Члены правительства улыбались, отдавали честь и снисходительно махали демонстрантам ладонями, затянутыми в кожаные перчатки.
С мавзолеем поравнялась колонна молодых людей – по всей видимости, студентов. Они остановились, и через мгновение над их головами развернулся транспарант: «Долой Сталина!»
Оркестр смолк, и на площади повисла такая тишина, что стало слышно, как чирикают воробьи, слетевшиеся на свежие конские яблоки.
– Да здравствует Лев Троцкий! – выкрикнул звонкий мальчишеский голос. – Долой оппортунизм и раскол в партии!
– Ура-а-а! – нестройно подхватили его товарищи.
Со всех сторон к ним ринулись милиционеры.
Нина подняла камеру и сделала снимок. Иностранцы вокруг нее тоже защелкали фотоаппаратами.
– Нельзя снимать! Прекратите! – заорал кто-то.
Перепрыгивая через две ступеньки, на трибуну взлетел Алов. Его блуждающий взгляд остановился на Нине.
– Не снимать! – рявкнул он и вырвал у нее фотокамеру.
– Вы что делаете?! – позабыв об осторожности, ахнула Нина. – Отдайте!

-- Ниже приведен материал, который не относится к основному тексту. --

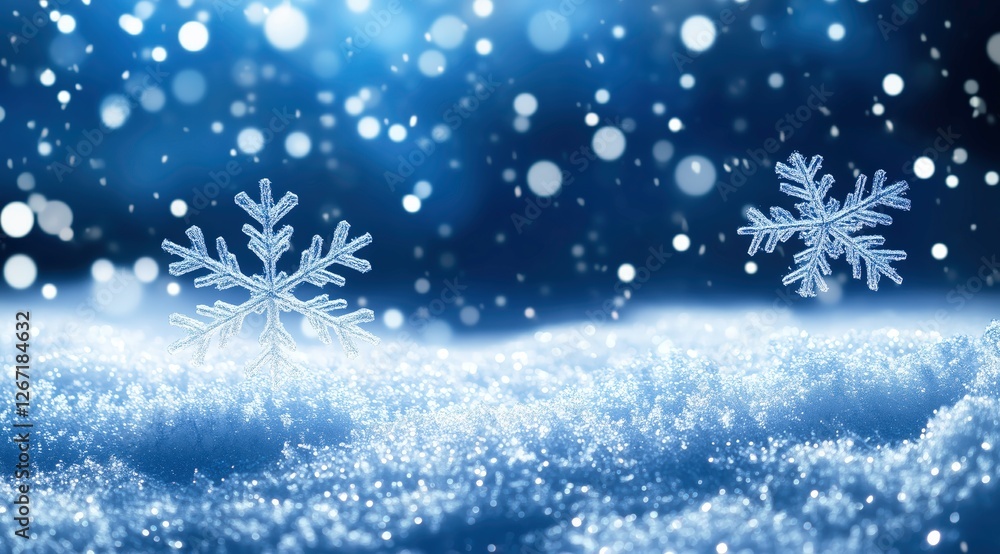 Winter Wonderland: A serene backdrop of pristine white snow, delicate snowflakes, and a mesmerizing blue sky, capturing the essence of winter's magic. Winter Wonderland: A serene backdrop of pristine white snow, delicate snowflakes, and a mesmerizing blue sky, capturing the essence of winter's magic.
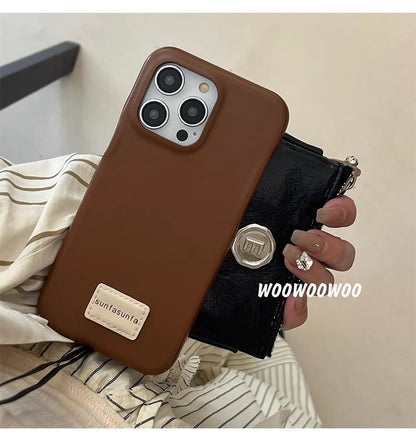 Phone Leather Applique Lettering Faux Case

– Ты русская, что ли? – Алов схватил ее за плечо. – Ты как здесь оказалась? Ты кто вообще такая?
Нина вырвалась и, не помня себя, побежала вниз.
– Держите ее! – крикнул Алов, но милиции было не до Нины: перед Мавзолеем завязалась ожесточенная драка.

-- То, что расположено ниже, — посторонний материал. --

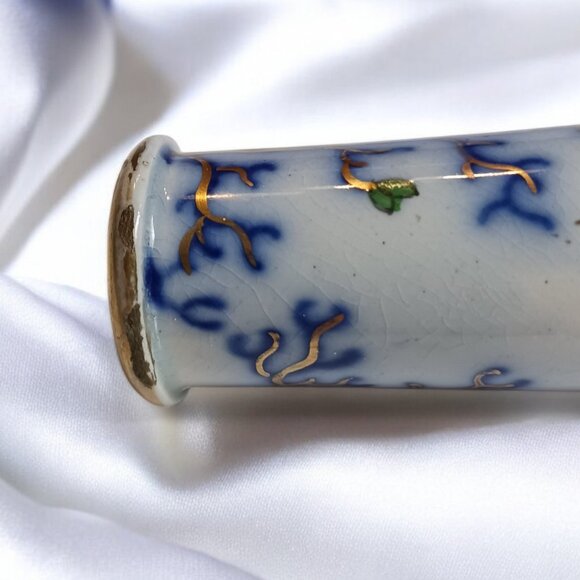 Antique Hand-Painted Asian Style Bud Vase Elegant Peony Gilded Accents, … - Picture 7 of 16
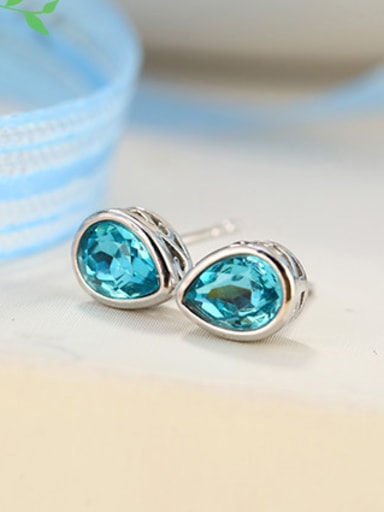 Copper Alloy White Gold Plated Water Drop Artificial Crystal stud Earring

3.Нина целый день бесцельно бродила по городу, не зная, куда податься. Возвращаться в номер было нельзя: чекисты наверняка уже вычислили, кто она такая и где живет. В глазах ОГПУ белогвардейская дамочка, снимавшая выступление троцкистов, могла быть только шпионкой, и Нину ждал неминуемый арест.

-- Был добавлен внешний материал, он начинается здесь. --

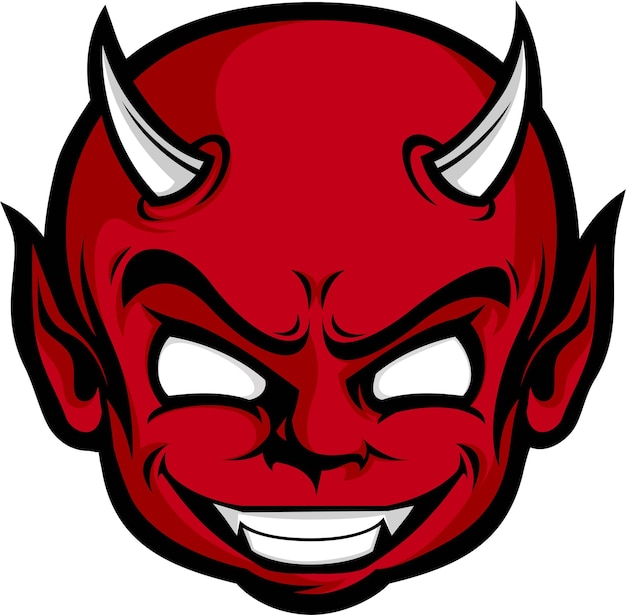 Illustration Graphique Vectoriel De La Mascotte De La Tête De Bébé Face Au Diable Bon Pour Le Sport Logo, T-shirt, Logo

Магду было жалко: как она будет обходиться без камеры и без переводчицы? К тому же Алов наверняка будут допрашивать ее насчет Нины. Дай бог, чтобы ее саму не заподозрили в шпионаже!
Оказалось, что пока на Красной площади проходил парад, в городе начались волнения: сторонники Льва Троцкого передрались с милицией и внедренными в праздничную толпу провокаторами. У Елоховского собора вся мостовая была залита кровью: там дружинники напали на колонну оппозиционеров и жестоко избили их.
Из столицы надо было бежать, и Нина решила, что купит билет до станции, до которой хватит денег, а там на месте разберется, как доехать до Владивостока. Но на вокзале ей сказали, что на ближайшую пару месяцев билеты распроданы.